In 1955 after two uninspiring films, 'Foxfire' with Jeff Chandler and 'The Tall Men' with Clark Gable and Robert Ryan she formed Russ-Field Productions with her first husband, Bob Waterfield and they made several movies including 'Gentlemen Marry Brunettes' in 1955, 'The King and Four Queens' and 'Run for the Sun' the following year and 'The Fuzzy Pink Nightgown' in 1957, which was as bad as its name suggests. She also starred in 'The Revolt of Mamie Stover' in 1956.
After 1957 she more or less retired, appearing in only four pictures during the whole of the 1960's including the low-budget western 'Johnny Reno' in 1966. Her last film of the decade was 'The Born Losers' in 1967. After a further three years away from the big screen she returned for one last cameo role in 'Darker Than Amber' in 1970. She also branched out into television in the mid 1950's appearing in a number of series such as 'Colgate Theatre' and 'The Yellow Rose'. In the 1970's she featured in television commercials as a spokeswoman for Playtex "Cross-Your-Heart" Bras.
As well as her movie career, Jane also had an early although lesser known musical career, singing on radio and recording with the Kay Kyser Orchestra in 1947, and in 1950 she recorded a single, "Kisses and Tears," with Frank Sinatra. In 1957 she performed a solo nightclub act at the Sands Hotel in Las Vegas and later toured with it to Europe and South America. In 1971, Jane made her theatrical debut on Broadway, succeeding Elaine Stritch in the starring role of Joanne in the musical drama 'Company'.

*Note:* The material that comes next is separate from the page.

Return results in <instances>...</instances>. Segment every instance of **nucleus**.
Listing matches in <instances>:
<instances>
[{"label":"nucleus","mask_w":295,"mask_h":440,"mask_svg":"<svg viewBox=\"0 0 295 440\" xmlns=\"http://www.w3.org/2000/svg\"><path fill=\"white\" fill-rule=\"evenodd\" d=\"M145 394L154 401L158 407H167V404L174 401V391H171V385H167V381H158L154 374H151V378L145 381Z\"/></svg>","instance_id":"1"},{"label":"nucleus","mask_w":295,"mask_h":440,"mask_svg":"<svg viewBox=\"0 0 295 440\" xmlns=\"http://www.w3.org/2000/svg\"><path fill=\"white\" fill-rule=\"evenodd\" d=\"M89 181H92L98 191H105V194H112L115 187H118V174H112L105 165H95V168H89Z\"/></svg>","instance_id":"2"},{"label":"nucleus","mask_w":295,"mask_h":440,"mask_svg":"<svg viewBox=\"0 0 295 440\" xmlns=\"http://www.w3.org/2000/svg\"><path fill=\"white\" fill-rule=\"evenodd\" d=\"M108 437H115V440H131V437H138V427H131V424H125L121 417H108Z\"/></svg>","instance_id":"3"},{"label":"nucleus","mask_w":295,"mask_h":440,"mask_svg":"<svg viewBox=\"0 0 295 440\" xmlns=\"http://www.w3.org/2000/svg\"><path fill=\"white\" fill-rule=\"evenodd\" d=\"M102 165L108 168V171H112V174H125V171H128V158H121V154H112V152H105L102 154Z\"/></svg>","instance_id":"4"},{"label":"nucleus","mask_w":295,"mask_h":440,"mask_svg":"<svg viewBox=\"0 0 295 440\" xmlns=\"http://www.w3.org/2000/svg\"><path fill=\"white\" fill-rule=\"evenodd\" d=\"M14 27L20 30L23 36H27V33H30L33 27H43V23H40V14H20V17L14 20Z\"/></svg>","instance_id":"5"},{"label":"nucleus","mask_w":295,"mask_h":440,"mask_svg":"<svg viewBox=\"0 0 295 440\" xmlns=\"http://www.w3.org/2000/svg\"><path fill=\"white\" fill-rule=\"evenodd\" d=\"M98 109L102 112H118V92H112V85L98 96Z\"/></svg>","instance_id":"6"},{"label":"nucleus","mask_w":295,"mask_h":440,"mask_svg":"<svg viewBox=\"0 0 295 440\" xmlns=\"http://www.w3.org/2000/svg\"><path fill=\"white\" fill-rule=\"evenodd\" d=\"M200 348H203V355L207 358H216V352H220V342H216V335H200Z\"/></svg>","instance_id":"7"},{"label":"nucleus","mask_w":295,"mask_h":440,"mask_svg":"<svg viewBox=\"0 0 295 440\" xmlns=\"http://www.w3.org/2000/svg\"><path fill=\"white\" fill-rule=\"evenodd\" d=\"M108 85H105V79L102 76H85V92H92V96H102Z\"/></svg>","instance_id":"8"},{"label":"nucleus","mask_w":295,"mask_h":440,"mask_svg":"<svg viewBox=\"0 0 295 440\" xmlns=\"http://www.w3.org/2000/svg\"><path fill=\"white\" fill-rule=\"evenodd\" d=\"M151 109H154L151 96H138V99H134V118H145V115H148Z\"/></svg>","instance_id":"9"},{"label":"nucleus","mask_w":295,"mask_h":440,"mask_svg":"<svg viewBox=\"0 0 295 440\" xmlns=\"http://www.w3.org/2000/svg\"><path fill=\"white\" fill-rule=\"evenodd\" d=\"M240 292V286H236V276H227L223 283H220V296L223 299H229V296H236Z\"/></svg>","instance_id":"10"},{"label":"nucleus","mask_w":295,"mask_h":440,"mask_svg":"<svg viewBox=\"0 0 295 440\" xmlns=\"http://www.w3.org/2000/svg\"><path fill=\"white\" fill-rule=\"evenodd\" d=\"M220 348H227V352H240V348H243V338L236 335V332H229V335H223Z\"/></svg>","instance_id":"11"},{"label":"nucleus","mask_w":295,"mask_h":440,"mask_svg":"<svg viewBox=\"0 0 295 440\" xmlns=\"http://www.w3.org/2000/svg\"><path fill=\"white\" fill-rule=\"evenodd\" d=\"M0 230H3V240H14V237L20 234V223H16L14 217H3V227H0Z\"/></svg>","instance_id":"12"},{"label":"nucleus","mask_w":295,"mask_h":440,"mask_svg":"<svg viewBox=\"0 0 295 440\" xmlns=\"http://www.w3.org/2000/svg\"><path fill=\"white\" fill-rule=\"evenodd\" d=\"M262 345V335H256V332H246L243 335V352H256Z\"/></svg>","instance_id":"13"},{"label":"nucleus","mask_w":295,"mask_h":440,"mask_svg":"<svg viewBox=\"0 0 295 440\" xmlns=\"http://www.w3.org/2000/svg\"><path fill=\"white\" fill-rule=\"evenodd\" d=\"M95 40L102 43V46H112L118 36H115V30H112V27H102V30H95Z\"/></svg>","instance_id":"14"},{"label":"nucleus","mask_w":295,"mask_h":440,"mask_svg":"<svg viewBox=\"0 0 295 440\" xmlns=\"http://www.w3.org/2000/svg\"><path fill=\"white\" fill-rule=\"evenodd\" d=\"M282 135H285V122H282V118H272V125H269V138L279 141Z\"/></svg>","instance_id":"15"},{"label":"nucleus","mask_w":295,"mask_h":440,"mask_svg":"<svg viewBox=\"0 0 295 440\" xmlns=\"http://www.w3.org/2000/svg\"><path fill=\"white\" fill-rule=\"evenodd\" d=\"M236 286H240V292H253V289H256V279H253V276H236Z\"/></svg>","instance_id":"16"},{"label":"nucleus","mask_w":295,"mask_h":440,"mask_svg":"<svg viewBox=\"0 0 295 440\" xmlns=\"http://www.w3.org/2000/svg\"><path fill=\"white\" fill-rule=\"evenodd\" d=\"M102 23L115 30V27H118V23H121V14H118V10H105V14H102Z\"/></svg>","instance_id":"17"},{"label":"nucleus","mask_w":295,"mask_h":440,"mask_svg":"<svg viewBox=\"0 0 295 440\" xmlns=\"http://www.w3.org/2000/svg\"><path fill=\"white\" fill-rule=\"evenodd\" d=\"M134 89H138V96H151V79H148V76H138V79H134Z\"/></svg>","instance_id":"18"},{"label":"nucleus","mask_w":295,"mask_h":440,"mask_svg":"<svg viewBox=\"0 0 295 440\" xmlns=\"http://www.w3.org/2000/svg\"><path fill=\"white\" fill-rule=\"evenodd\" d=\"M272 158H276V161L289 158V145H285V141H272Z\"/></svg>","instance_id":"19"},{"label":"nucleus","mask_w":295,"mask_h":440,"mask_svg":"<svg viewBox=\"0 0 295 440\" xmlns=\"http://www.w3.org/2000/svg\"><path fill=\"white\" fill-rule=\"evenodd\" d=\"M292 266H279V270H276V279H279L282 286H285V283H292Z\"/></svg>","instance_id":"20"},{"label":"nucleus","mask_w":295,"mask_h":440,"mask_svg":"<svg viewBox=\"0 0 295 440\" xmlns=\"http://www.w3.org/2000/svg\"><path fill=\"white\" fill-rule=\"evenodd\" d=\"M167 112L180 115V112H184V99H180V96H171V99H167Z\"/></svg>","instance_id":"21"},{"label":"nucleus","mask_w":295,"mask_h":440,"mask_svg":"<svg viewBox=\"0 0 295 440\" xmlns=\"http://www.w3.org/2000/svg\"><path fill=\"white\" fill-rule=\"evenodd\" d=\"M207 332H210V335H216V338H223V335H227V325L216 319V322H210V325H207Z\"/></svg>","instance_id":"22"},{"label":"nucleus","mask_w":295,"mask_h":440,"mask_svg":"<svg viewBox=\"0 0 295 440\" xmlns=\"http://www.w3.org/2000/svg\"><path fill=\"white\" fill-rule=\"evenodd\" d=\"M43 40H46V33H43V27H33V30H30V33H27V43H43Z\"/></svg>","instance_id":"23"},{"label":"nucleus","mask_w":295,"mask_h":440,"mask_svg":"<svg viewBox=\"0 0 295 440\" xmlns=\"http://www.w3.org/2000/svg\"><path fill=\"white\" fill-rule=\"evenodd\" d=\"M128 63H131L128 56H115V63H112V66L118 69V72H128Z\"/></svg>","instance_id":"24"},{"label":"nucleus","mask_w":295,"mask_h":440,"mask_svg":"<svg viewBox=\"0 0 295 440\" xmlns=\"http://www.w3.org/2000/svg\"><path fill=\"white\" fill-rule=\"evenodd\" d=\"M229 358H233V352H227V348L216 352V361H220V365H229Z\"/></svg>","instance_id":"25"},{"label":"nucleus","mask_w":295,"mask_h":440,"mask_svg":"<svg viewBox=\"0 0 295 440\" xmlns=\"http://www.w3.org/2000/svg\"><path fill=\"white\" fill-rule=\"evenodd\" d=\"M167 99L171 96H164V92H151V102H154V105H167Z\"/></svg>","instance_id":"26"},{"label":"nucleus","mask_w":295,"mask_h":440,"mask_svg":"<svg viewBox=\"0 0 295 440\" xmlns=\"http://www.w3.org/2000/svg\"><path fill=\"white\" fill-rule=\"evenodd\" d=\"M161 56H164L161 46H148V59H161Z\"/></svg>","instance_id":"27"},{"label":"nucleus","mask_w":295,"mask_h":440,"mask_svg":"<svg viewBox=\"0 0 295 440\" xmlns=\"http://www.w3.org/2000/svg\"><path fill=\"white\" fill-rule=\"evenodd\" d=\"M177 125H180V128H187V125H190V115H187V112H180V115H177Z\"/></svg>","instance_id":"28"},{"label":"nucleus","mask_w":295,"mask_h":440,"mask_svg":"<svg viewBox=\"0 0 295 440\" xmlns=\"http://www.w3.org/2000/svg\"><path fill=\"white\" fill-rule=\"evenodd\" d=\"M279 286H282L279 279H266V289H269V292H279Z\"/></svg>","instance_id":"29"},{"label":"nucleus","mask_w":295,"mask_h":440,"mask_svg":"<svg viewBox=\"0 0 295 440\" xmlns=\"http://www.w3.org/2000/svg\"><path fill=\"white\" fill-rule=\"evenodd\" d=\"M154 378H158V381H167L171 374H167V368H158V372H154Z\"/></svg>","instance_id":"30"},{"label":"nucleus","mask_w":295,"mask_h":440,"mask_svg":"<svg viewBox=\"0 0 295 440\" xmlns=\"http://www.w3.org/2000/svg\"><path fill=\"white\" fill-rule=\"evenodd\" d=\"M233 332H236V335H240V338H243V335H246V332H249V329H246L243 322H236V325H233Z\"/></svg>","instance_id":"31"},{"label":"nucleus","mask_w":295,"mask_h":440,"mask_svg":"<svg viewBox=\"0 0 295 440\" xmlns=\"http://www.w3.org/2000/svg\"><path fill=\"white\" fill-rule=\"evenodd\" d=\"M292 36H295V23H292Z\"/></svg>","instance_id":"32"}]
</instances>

PersonalJane married three times, firstly in 1943 to her high school sweetheart, Bob Waterfield, who became a professional footballer. They divorced in 1968. Her second marriage was in 1968 to actor Roger Barrett ending with his death from heart failure three months later and finally to property broker John Calvin Peoples from 1974 until his death from heart failure in 1999.
In contrast to her sweater-girl image, Jane was a devout born-again Christian who at the height of her career, started the "Hollywood Christian Group," meeting weekly at her home for Bible readings. She was an active, civic-minded campaigner and in 1955 she co-founded (with Irene Dunne, Loretta Young, and June Allyson) the World Adoption International fund (WAIF) which has since placed more than 50,000 children with adoptive families. Unable to have children herself as a result of an illegal abortion when she was nineteen, Jane and her first husband, Bob Waterfield, themselves adopted three children.
In 1985 Jane wrote her autobiography, "My Path and Detours." In it she scotched the story that she had worn a cantilever bra designed by Howard Hughes for her appearance in 'the Outlaw'. Hughes had designed a bra for her but she found it too uncomfortable and secretly discarded it.
Jane Russell died at her home in Santa Maria of a respiratory-related illness on February 28, 2011. She was aged 89. She was cremated and her ashes scattered at sea.